Retype everything in the listing, leaving each line exactly as it is.

Records provided –
»»
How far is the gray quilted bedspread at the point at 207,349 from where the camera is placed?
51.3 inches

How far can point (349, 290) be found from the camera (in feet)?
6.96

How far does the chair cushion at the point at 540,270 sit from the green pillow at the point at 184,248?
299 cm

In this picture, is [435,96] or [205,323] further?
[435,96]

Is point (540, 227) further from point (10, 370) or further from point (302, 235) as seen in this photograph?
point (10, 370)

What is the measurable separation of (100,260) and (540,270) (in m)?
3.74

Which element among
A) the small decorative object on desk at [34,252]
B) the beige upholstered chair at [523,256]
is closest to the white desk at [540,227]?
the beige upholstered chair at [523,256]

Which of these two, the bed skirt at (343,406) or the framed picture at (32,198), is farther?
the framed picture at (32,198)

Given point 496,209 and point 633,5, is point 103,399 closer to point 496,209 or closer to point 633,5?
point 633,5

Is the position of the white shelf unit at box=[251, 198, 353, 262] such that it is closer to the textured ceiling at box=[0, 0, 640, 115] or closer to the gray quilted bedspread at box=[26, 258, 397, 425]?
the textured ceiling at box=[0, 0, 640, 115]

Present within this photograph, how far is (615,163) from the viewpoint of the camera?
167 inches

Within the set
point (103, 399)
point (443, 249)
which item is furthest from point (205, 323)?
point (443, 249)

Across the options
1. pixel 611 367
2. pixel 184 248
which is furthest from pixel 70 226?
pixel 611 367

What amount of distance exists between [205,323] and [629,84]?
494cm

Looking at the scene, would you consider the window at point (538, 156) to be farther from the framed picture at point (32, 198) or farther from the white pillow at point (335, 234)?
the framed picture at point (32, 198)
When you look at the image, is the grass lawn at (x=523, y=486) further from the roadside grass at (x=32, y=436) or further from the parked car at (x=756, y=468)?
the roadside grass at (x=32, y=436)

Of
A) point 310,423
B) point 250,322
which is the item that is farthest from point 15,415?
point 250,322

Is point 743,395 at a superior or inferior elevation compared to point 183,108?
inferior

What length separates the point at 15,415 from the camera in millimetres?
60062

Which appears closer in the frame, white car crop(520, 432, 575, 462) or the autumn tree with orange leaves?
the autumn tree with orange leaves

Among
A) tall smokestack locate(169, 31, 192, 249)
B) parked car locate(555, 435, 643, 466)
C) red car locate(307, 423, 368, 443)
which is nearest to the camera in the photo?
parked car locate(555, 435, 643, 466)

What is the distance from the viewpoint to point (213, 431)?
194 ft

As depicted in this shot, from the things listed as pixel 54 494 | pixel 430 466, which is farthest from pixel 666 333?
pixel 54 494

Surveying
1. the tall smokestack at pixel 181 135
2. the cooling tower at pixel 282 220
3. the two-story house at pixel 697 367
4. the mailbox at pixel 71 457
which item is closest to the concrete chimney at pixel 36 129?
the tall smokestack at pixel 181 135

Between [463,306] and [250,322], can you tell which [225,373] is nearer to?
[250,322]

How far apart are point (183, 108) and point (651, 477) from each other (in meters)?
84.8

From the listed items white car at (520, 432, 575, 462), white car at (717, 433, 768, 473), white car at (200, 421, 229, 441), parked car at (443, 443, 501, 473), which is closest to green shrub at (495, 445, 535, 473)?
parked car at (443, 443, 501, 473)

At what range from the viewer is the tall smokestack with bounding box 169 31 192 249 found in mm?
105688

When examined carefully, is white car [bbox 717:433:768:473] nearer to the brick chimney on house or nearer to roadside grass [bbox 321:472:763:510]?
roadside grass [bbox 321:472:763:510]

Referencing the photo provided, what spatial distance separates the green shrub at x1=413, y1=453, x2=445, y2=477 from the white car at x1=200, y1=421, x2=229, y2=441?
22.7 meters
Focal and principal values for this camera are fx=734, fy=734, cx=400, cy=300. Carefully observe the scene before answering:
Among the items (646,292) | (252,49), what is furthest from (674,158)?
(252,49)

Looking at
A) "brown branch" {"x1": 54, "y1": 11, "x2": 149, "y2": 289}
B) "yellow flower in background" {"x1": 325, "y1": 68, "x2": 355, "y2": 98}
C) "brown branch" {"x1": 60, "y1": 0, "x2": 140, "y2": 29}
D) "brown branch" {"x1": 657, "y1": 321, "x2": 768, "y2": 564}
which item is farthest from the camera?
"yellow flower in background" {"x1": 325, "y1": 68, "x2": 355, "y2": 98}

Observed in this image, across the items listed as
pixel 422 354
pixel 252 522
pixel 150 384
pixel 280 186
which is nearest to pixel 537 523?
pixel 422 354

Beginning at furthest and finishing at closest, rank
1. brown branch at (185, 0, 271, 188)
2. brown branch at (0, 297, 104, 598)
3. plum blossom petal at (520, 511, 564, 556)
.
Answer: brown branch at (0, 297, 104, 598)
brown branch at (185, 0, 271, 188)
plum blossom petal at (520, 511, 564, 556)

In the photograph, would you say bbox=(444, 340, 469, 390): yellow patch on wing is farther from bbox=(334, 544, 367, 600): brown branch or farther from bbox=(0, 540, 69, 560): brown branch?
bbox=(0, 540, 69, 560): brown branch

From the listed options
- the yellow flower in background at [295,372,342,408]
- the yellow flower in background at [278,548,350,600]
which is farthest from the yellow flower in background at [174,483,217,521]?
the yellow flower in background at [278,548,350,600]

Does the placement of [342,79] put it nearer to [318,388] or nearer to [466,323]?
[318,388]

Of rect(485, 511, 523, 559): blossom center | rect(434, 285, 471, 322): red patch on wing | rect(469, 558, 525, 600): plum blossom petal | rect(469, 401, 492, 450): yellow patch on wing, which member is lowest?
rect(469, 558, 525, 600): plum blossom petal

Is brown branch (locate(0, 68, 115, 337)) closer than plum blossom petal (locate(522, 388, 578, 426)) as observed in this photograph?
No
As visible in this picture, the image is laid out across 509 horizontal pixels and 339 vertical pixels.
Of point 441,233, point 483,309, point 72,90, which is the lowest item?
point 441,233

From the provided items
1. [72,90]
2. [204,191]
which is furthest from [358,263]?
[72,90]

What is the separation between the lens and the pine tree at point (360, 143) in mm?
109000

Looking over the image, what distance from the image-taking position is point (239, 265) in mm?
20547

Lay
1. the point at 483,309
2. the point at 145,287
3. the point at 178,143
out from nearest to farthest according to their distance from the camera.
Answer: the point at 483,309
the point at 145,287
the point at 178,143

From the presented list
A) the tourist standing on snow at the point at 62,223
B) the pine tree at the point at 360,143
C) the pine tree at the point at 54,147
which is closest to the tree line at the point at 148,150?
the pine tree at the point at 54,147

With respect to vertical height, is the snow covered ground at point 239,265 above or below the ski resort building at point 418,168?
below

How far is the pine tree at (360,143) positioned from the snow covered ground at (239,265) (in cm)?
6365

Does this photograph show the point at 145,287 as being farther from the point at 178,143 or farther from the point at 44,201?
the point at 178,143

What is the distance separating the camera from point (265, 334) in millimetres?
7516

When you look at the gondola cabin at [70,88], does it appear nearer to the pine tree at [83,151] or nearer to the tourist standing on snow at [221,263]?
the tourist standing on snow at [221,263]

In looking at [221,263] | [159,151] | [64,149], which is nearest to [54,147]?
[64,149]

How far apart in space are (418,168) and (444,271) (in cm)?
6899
««
Answer below –
How far is the gray quilted bedspread at the point at 207,349 from where the camera is placed?
51.3 inches

How far can point (349, 290) be found from the camera (in feet)?
6.96

How far does the chair cushion at the point at 540,270 sit from the green pillow at the point at 184,248?
299 cm

In this picture, is [435,96] or [205,323] further?
[435,96]

Is point (540, 227) further from point (10, 370) or further from point (302, 235) as seen in this photograph?
point (10, 370)

What is the measurable separation of (100,260) and (540,270) (in m)?
3.74

Which element among
A) the small decorative object on desk at [34,252]
B) the beige upholstered chair at [523,256]
is closest to the white desk at [540,227]?
the beige upholstered chair at [523,256]

Which of these two, the bed skirt at (343,406) or the framed picture at (32,198), is farther?
the framed picture at (32,198)

Given point 496,209 and point 633,5, is point 103,399 closer to point 496,209 or closer to point 633,5?
point 633,5

Is the position of the white shelf unit at box=[251, 198, 353, 262] such that it is closer to the textured ceiling at box=[0, 0, 640, 115] or closer to the gray quilted bedspread at box=[26, 258, 397, 425]?
the textured ceiling at box=[0, 0, 640, 115]

Present within this photograph, how far is (615,163) from the viewpoint of the camera?
167 inches

Within the set
point (103, 399)
point (443, 249)
which item is furthest from point (205, 323)?
point (443, 249)

Across the options
1. pixel 611 367
2. pixel 184 248
which is furthest from pixel 70 226?
pixel 611 367

What amount of distance exists between [205,323] and [629,84]?
494cm

Looking at the scene, would you consider the window at point (538, 156) to be farther from the framed picture at point (32, 198) or farther from the white pillow at point (335, 234)?
the framed picture at point (32, 198)
When you look at the image, is the grass lawn at (x=523, y=486) further from the roadside grass at (x=32, y=436) or further from the parked car at (x=756, y=468)?
the roadside grass at (x=32, y=436)

Of
A) point 310,423
B) point 250,322
which is the item that is farthest from point 15,415?
point 250,322

Is point 743,395 at a superior or inferior elevation compared to point 183,108?
inferior

What length separates the point at 15,415 from the camera in millimetres?
60062

Which appears closer in the frame, white car crop(520, 432, 575, 462) or the autumn tree with orange leaves?
the autumn tree with orange leaves

Among
A) tall smokestack locate(169, 31, 192, 249)
B) parked car locate(555, 435, 643, 466)
C) red car locate(307, 423, 368, 443)
which is nearest to the camera in the photo?
parked car locate(555, 435, 643, 466)

What is the distance from the viewpoint to point (213, 431)?
194 ft

As depicted in this shot, from the things listed as pixel 54 494 | pixel 430 466, which is farthest from pixel 666 333?
pixel 54 494

Surveying
1. the tall smokestack at pixel 181 135
2. the cooling tower at pixel 282 220
3. the two-story house at pixel 697 367
4. the mailbox at pixel 71 457
which item is closest to the concrete chimney at pixel 36 129?
the tall smokestack at pixel 181 135

Between [463,306] and [250,322], can you tell which [225,373] is nearer to?
[250,322]

How far apart are point (183, 108) and point (651, 477) from each other (in meters)?
84.8

From the listed items white car at (520, 432, 575, 462), white car at (717, 433, 768, 473), white car at (200, 421, 229, 441), parked car at (443, 443, 501, 473), which is closest to green shrub at (495, 445, 535, 473)?
parked car at (443, 443, 501, 473)

At what range from the viewer is the tall smokestack with bounding box 169 31 192 249 found in mm?
105688

When examined carefully, is white car [bbox 717:433:768:473] nearer to the brick chimney on house or nearer to roadside grass [bbox 321:472:763:510]?
roadside grass [bbox 321:472:763:510]

Referencing the photo provided, what spatial distance separates the green shrub at x1=413, y1=453, x2=445, y2=477 from the white car at x1=200, y1=421, x2=229, y2=441?
22.7 meters
Focal and principal values for this camera are fx=734, fy=734, cx=400, cy=300. Carefully observe the scene before answering:
Among the items (646,292) | (252,49), what is furthest from (674,158)?
(252,49)

Looking at
A) "brown branch" {"x1": 54, "y1": 11, "x2": 149, "y2": 289}
B) "yellow flower in background" {"x1": 325, "y1": 68, "x2": 355, "y2": 98}
C) "brown branch" {"x1": 60, "y1": 0, "x2": 140, "y2": 29}
D) "brown branch" {"x1": 657, "y1": 321, "x2": 768, "y2": 564}
which item is farthest from the camera?
"yellow flower in background" {"x1": 325, "y1": 68, "x2": 355, "y2": 98}

Observed in this image, across the items listed as
pixel 422 354
pixel 252 522
pixel 150 384
pixel 280 186
which is nearest to pixel 537 523?
pixel 422 354

Beginning at furthest and finishing at closest, rank
1. brown branch at (185, 0, 271, 188)
2. brown branch at (0, 297, 104, 598)
3. plum blossom petal at (520, 511, 564, 556)
.
Answer: brown branch at (0, 297, 104, 598)
brown branch at (185, 0, 271, 188)
plum blossom petal at (520, 511, 564, 556)

In the photograph, would you say bbox=(444, 340, 469, 390): yellow patch on wing is farther from bbox=(334, 544, 367, 600): brown branch or farther from bbox=(0, 540, 69, 560): brown branch?
bbox=(0, 540, 69, 560): brown branch

From the listed options
- the yellow flower in background at [295,372,342,408]
- the yellow flower in background at [278,548,350,600]
which is farthest from the yellow flower in background at [174,483,217,521]?
the yellow flower in background at [278,548,350,600]

Does the placement of [342,79] put it nearer to [318,388] or nearer to [466,323]?
[318,388]

Of rect(485, 511, 523, 559): blossom center | rect(434, 285, 471, 322): red patch on wing | rect(469, 558, 525, 600): plum blossom petal | rect(469, 401, 492, 450): yellow patch on wing, which member is lowest?
rect(469, 558, 525, 600): plum blossom petal

Is brown branch (locate(0, 68, 115, 337)) closer than plum blossom petal (locate(522, 388, 578, 426)) as observed in this photograph?
No
As visible in this picture, the image is laid out across 509 horizontal pixels and 339 vertical pixels.
Of point 441,233, point 483,309, point 72,90, which is the lowest item?
point 441,233

From the provided items
1. [72,90]
2. [204,191]
which is furthest from [358,263]?
[72,90]

What is the separation between the lens and the pine tree at point (360, 143) in mm?
109000

Looking over the image, what distance from the image-taking position is point (239, 265) in mm?
20547

Lay
1. the point at 483,309
2. the point at 145,287
3. the point at 178,143
out from nearest to farthest according to their distance from the camera.
Answer: the point at 483,309
the point at 145,287
the point at 178,143

From the presented list
A) the tourist standing on snow at the point at 62,223
B) the pine tree at the point at 360,143
C) the pine tree at the point at 54,147
which is closest to the tree line at the point at 148,150?
the pine tree at the point at 54,147

With respect to vertical height, is the snow covered ground at point 239,265 above or below the ski resort building at point 418,168?
below

How far is the pine tree at (360,143) positioned from the snow covered ground at (239,265) (in cm)?
6365

Does this photograph show the point at 145,287 as being farther from the point at 178,143 or farther from the point at 44,201?
the point at 178,143

What is the distance separating the camera from point (265, 334) in millimetres?
7516

When you look at the gondola cabin at [70,88], does it appear nearer to the pine tree at [83,151] or nearer to the tourist standing on snow at [221,263]?
the tourist standing on snow at [221,263]

In looking at [221,263] | [159,151] | [64,149], which is nearest to [54,147]?
[64,149]

How far apart in space are (418,168) and (444,271) (in cm)?
6899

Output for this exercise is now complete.